> **TASK ITEM**
Lines before the one containing "United States, site lebec_CA-28." are left out; that line and every line after it, through the end of the records, are to be reproduced exactly.

▬▬▬

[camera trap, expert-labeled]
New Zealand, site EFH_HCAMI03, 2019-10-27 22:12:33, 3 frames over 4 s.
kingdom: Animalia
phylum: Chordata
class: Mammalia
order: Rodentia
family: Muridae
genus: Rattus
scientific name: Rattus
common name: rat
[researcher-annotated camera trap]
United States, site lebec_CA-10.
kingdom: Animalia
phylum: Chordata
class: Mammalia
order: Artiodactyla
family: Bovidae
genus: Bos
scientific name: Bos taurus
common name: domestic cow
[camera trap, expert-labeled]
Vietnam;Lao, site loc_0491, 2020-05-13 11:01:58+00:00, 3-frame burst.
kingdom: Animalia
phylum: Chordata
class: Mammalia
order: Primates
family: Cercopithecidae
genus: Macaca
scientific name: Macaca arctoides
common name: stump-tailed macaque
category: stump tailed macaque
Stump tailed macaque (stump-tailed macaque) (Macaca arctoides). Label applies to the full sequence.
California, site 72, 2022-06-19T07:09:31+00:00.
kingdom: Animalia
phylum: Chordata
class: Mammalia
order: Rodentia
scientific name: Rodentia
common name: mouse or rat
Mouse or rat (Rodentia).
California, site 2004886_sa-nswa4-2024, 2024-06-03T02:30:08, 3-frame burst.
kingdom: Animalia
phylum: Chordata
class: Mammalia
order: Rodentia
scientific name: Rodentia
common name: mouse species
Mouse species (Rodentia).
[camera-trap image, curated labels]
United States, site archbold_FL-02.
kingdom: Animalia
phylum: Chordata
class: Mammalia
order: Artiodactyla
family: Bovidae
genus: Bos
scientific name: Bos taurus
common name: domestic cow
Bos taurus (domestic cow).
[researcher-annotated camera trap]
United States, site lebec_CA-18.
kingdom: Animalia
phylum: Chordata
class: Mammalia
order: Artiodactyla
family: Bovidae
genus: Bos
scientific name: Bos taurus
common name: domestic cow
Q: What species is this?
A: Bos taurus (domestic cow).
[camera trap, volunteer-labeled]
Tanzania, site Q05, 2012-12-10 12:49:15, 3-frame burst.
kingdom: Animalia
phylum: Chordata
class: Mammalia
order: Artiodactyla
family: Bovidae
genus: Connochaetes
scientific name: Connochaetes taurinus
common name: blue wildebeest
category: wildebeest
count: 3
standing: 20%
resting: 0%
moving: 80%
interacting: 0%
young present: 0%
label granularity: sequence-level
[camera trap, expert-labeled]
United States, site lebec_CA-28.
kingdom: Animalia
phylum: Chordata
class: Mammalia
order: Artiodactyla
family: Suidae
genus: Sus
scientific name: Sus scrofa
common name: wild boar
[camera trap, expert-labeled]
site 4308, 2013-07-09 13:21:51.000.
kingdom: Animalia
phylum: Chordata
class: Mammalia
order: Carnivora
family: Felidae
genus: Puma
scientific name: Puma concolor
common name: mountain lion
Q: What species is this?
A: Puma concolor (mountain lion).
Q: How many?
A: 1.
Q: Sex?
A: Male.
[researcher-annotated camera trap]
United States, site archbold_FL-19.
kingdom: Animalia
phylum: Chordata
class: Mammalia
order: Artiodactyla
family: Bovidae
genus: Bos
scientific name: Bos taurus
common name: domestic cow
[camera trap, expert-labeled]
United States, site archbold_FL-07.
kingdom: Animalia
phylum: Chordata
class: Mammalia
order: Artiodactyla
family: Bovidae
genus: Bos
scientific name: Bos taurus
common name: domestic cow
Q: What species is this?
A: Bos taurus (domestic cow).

▬▬▬

> **TASK RESULT**
United States, site lebec_CA-28.
kingdom: Animalia
phylum: Chordata
class: Mammalia
order: Artiodactyla
family: Suidae
genus: Sus
scientific name: Sus scrofa
common name: wild boar
[camera trap, expert-labeled]
site 4308, 2013-07-09 13:21:51.000.
kingdom: Animalia
phylum: Chordata
class: Mammalia
order: Carnivora
family: Felidae
genus: Puma
scientific name: Puma concolor
common name: mountain lion
Q: What species is this?
A: Puma concolor (mountain lion).
Q: How many?
A: 1.
Q: Sex?
A: Male.
[researcher-annotated camera trap]
United States, site archbold_FL-19.
kingdom: Animalia
phylum: Chordata
class: Mammalia
order: Artiodactyla
family: Bovidae
genus: Bos
scientific name: Bos taurus
common name: domestic cow
[camera trap, expert-labeled]
United States, site archbold_FL-07.
kingdom: Animalia
phylum: Chordata
class: Mammalia
order: Artiodactyla
family: Bovidae
genus: Bos
scientific name: Bos taurus
common name: domestic cow
Q: What species is this?
A: Bos taurus (domestic cow).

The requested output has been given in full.